Taiwan Five-Year Yield Rises Most in Five Months on U.S. Data

Taiwan’s bonds fell, pushing the five-year yield up by the most in almost five months, tracking Treasuries after better-than-forecast U.S. economic data. The island’s dollar was little changed.

Jobless claims in the world’s largest economy fell to a five-year low and manufacturing expanded at the fastest pace in two years, reports showed yesterday. The yield on 10-year Treasuries increased 17 basis points this week, while the premium investors demand to hold the notes over similar-maturity Taiwanese government debt rose to 122 basis points yesterday, the highest in two years.

“U.S. economic data has been positive, and that’s been lifting Treasury yields and subsequently Taiwan’s,” said Allen Chu, a bond trader at President Securities Corp. (2855) in Taipei. “The spread between U.S. and Taiwan yields is widening.
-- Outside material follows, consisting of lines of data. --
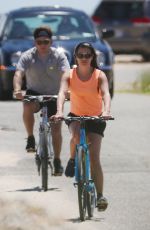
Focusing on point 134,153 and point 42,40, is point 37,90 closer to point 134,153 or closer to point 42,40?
point 42,40

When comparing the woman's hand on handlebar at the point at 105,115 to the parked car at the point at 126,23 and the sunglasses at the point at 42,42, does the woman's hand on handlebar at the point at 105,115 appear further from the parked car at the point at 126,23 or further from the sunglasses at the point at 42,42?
the parked car at the point at 126,23

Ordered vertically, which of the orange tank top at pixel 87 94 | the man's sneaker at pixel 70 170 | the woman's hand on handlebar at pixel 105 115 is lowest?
the man's sneaker at pixel 70 170

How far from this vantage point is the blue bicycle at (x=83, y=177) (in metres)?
10.1

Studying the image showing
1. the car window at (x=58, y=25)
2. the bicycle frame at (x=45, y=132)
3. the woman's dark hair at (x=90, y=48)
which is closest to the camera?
the woman's dark hair at (x=90, y=48)

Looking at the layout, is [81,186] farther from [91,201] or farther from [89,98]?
[89,98]

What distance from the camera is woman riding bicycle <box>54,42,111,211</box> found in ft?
34.4

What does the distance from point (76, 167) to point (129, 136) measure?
675cm

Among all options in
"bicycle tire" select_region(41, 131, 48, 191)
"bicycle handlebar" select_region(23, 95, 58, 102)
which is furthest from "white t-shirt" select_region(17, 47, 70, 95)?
"bicycle tire" select_region(41, 131, 48, 191)

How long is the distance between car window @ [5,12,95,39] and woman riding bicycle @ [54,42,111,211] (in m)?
11.1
Taiwan’s central bank probably won’t adjust monetary policy anytime soon as economic fundamentals don’t warrant such a move.”

The yield on the 0.875 percent government bonds due January 2018 rose eight basis points to 1.17 percent in Taipei, the biggest increase for benchmark five-year yields since March 11, according to Gretai Securities Market. The rate advanced 10 basis points this week.

U.S. jobless claims declined to 326,000 in the week ended July 26 from 345,000 in the previous period, while the Institute for Supply Management’s factory index jumped to 55.4 in July from 50.9 the prior month.

Currency, Volatility

The Taiwan dollar was little changed at NT$30.129 against its U.S. counterpart, Taipei Forex Inc. prices show. The currency was trading 0.4 percent stronger seven minutes before the 4 p.m. close. The central bank has sold the island’s dollar in the run-up to the close on most days in the past year, according to traders who asked not to be identified.

One-month non-deliverable forwards climbed 0.1 percent to NT$30.024 per dollar, according to data compiled by Bloomberg. One-month implied volatility, a gauge of expected moves in the exchange rate used to price options, dropped three basis points, or 0.03 percentage point, to 3.83 percent.

The overnight interbank lending rate was steady at 0.386 percent, according to a weighted average compiled by the Taiwan Interbank Money Center.